When you speak to academics and ask them just how it is knowledge is accumulated they will clearly tell you that it is sought out, recorded, codified or written down and all that future generations do thereafter is refer to and incrementally add onto it. And so Africa, without adopting writing to its fullest extent would start over and over again to try and acquire and re-acquire knowledge. All the advancements our ancestors made in the fields of medicine were sadly passed down from generation to generation mostly by word of mouth and no human brain can store as much as there is out there. It must live in recorded history.

Everything else that comes thereafter from slavery, colonisation and the solid belief that sub Saharan’s aren’t advanced at all and never discovered or invented much or anything at all can be traced back to this lack of written records. Africans fished along the coastlines and built boats some which could I imagine be scaled up to embark on massive voyages of discovery. We could have “discovered” (LOL) America had we kept drawings and detailed descriptions of the different boat types we built and improved on them over time. The Victoria Falls would never have been “discovered” by David Livingstone (another LOL for good measure) had we been recording everything we knew about the world around us.

The question now is, have we recognised this existential threat to our very identity and source of self affirmation as a people and thus rectified it. The resounding answer is a massive “no” for me. Africans or shall I say blacks in general still do not read and write and largely only do so to obtain a certificate. Very little about our traditional medical practices is documented today. We have no African chemistry text book that I am aware of. We don’t even manufacture active pharmaceutical ingredients, a key component of most modern medicines. Nigeria claim they might soon finally commission one such facility but it remains to be seen.

Even in the political arena this is a huge challenge. As each African country gained “independence” the pattern of mistakes made by each one had become so predictable from the onset. Right from the attitudes of the new rulers, how they interacted with each other and the populace, what they did or did not do leading to coups, famine, experiments with communism, repeated attempts at democracy right down to failed states just became synonymous with us as Africans. Even the Africans who landed up in far flung places off the continent like Haiti followed the exact same script.

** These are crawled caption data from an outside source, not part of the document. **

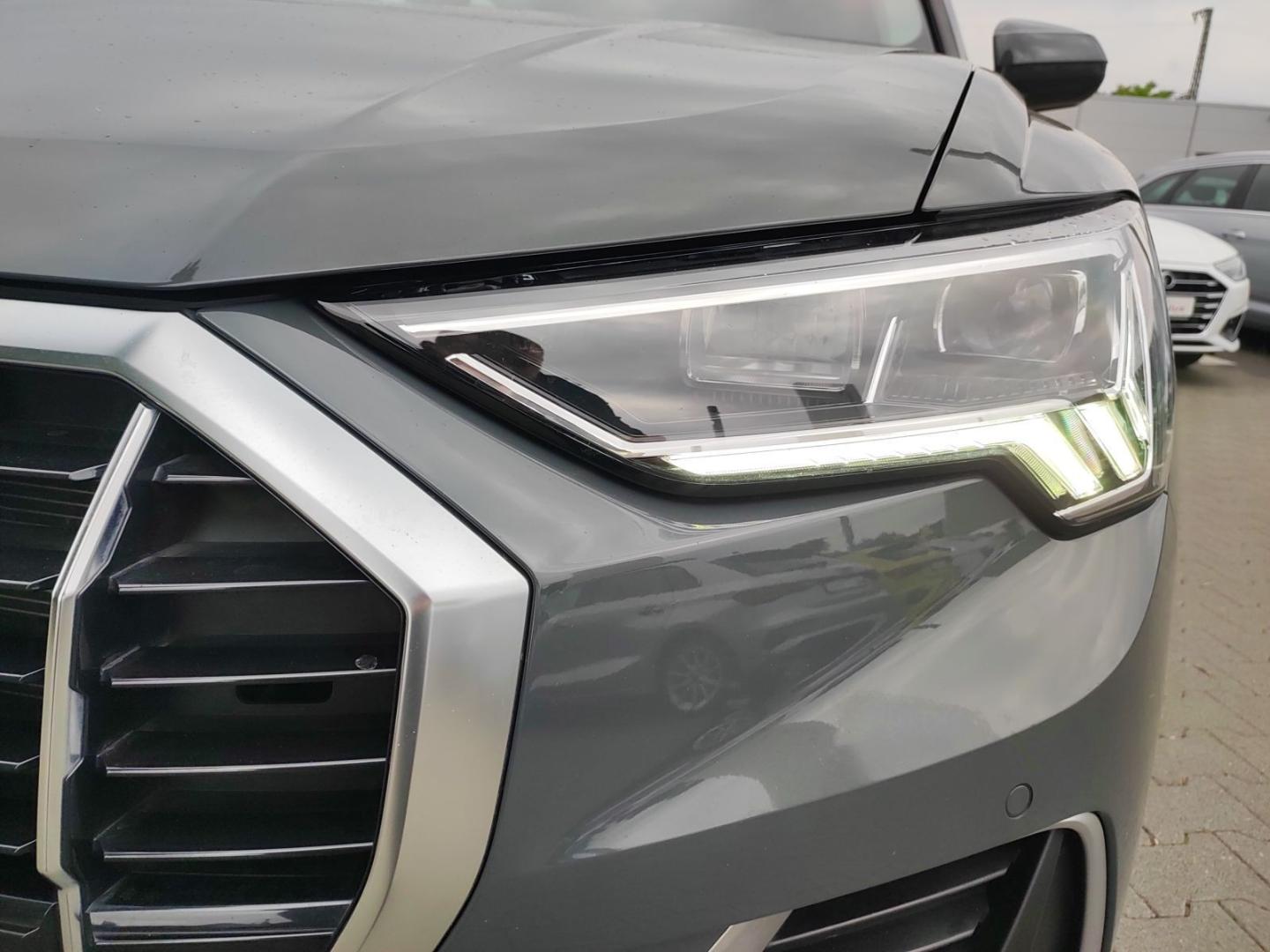 Image about Audi Q3 advanced 35 TFSI S tronic
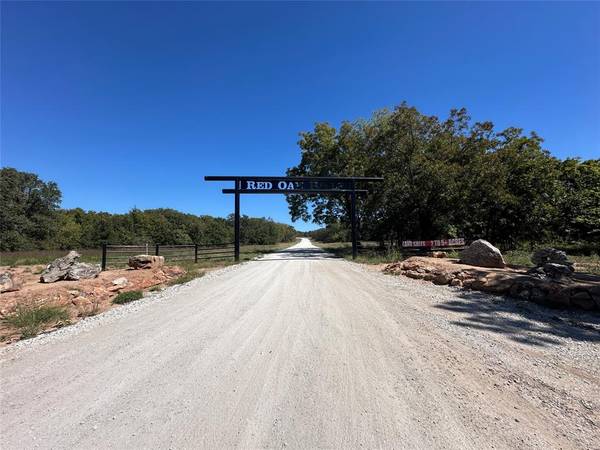 0 Red Oak Hills Road, Nocona, TX 76255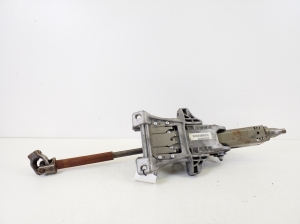 VOLVO V50 (2004–2012) Roolivõll 31280550 - 4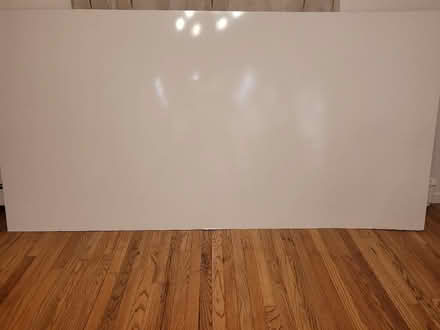 Photo of free White board (board only) (Piscataway) #1
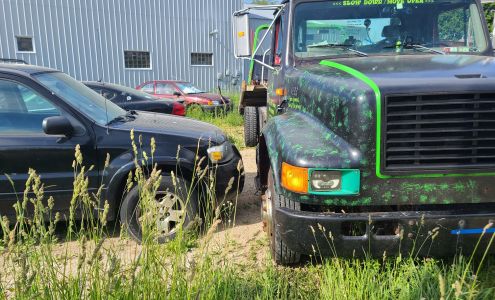 Burbach Sales & Service Newberry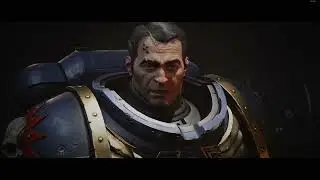 Veteran Campaign Part 5 // Space Marine 2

We don’t even know what system of government has historically served us best so that we can either return to it or infuse it’s good parts into modern systems like democracy. It is not even well documented how our various systems of succession worked where we had kings, a very real problem right now for the tribe I belong to.

Granted some of these trends were subsequently then recorded but, alas the general population never get to read them. The quality of leadership in any situation is just as important as that of its followership. Without the followers reading and picking up the lessons of the past, how do they hold their leaders to account?

And so finally, by way of introduction this article aimed at Africans, whether on the continent or the wider diaspora is, let us teach the children well. They MUST read and write.